そして、公証役場で認証文と認証印をついた定款を受け取ります。
これは、「原始定款」といわれるものですが、会社設立後に定款の内容を変更していないのであれば、この「原始定款」が「現行定款」ということになります。
しかし、本店を移転したり、役員の任期を伸長したり、事業目的の追加変更を行ったりと、事業展開によって定款はその内容を次々と変えていきます。
定款の変更は、株主総会の決議事項となっておりますので、決議した内容を「株主総会議事録」に記載して記録として残します。
登記事項については、変更後一定の期間内の登記も必要です。
そして、「原始定款」に、この「株主総会議事録」を綴ったものが「現行定款」となります。
これが、「現行定款」の本来の形です。
しかし、何度も定款を変更している場合には、変更の変遷が分かりにくくなりますので、通常は、定款を変更した際に、現行の内容に打ち直した定款を作成します。
そして、この打ち直しをした定款の末尾に
以上、本書面が株式会社○○○○の現行定款であることを証するため、代表取締役○○○○が、記
名押印する。
平成○○年○○月○○日
大阪府泉佐野市葵町○丁目○番○号
株式会社○○○○
代表取締役○○○○ (代表者印)
と記載します。
これも、「現行定款」となります。
この「現行定款」は、公証人の認証は必要ありません。
弊事務所を通じて、定款変更や提携司法書士への登記の橋渡しをさせて頂く場合には、弊事務所で現行内容の定款の打ち直しをさせて頂いております。
しかし、許認可から関与させて頂くお客さまの中には、現行定款に打ち直しをしたものまでお持ちでない
お客様もけっこう多いくいらっしゃいますので、このような内容の記事を書いてみました。
定款の内容を変更するケースというのは、登記事項絡みということが多いのですが、登記に必要なのは変更した際の「議事録」だけで、「現行定款」までは必要ではないですから、そこまでは作成していないことが多いようです。

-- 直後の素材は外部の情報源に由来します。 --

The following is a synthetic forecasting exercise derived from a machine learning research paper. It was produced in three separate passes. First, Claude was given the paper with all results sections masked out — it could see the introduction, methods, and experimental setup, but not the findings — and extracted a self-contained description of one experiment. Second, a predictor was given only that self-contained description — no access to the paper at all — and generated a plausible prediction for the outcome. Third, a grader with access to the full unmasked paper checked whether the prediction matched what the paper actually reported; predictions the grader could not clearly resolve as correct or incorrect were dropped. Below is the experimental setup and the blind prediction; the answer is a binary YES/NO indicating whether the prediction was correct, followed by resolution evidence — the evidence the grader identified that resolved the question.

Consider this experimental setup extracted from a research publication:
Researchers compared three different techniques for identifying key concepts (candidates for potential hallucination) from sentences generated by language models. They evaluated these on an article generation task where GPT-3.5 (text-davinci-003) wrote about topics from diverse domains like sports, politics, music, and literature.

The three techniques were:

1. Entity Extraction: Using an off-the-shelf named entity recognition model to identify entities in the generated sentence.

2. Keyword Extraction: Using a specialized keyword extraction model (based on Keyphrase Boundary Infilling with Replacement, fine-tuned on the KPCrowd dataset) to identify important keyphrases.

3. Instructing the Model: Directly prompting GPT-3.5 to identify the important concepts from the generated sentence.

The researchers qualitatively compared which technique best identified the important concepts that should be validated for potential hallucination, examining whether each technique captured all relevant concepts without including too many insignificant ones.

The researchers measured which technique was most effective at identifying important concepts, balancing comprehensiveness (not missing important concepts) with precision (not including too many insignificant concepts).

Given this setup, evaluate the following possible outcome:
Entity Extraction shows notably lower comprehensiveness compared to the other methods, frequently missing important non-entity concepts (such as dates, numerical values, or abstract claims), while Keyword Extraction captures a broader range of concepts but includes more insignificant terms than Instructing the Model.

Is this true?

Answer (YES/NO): NO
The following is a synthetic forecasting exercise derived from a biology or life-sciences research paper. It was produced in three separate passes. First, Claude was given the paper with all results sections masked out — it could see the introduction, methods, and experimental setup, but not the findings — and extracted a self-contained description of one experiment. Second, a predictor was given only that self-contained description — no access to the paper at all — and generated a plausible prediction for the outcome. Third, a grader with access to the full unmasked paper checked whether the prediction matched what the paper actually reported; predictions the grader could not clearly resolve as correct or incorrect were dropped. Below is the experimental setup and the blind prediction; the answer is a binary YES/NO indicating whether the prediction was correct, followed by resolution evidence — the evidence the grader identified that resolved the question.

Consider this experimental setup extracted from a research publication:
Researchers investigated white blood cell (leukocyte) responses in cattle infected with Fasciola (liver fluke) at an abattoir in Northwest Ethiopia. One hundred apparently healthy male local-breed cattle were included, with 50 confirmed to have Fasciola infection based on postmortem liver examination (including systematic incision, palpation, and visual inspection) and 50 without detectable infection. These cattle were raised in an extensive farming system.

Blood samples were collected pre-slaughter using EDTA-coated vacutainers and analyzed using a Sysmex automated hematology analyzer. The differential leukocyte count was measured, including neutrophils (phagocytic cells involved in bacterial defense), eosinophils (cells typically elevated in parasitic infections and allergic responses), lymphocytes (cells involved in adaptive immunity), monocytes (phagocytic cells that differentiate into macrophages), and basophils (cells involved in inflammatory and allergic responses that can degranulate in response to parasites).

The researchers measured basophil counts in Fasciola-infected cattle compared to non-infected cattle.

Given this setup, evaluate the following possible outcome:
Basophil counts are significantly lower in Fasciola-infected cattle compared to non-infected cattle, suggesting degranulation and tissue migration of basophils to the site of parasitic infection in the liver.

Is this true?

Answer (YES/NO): NO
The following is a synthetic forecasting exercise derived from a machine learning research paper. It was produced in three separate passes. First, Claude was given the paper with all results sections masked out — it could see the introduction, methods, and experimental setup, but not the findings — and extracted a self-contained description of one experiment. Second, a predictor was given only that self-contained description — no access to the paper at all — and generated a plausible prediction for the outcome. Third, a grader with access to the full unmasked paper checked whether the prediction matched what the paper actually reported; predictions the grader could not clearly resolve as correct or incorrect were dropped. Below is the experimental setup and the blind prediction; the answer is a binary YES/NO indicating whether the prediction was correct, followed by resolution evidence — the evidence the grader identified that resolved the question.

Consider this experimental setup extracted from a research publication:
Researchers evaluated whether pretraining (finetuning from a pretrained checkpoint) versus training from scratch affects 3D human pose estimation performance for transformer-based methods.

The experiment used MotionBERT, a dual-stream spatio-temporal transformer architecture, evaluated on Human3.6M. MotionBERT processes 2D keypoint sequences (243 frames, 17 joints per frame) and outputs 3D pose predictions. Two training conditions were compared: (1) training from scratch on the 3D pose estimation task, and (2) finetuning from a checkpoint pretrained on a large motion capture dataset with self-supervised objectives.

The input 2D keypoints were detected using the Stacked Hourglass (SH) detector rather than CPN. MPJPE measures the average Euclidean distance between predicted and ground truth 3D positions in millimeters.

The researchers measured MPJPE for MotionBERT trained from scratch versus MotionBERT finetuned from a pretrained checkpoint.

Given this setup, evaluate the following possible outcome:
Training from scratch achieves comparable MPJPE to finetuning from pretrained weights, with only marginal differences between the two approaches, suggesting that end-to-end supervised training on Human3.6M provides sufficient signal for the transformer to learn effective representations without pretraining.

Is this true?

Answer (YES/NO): NO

中には、「原始定款」も紛失されているお客様もいらっしゃいますがそれについても、同じ方法で定款を復元させることができます。
ただし、「定款がない」ということは内容が分からないということでもありますので、その場合は、新たに作り直す必要があるでしょう。
登記事項については既に登記されていますので、登記事項証明書を取り寄せて、その事項は登記内容通りに作成すれば問題ありません。
そして、最後に株主総会の承認を得ておきます。
こうしておけば、大きな支障は出ることはありません。
はじめにも書きましたが、定款は会社の重要事項を定めたものですので、定款や議事録が手元に残っていない場合には、お近くの行政書士又は司法書士にご相談ください。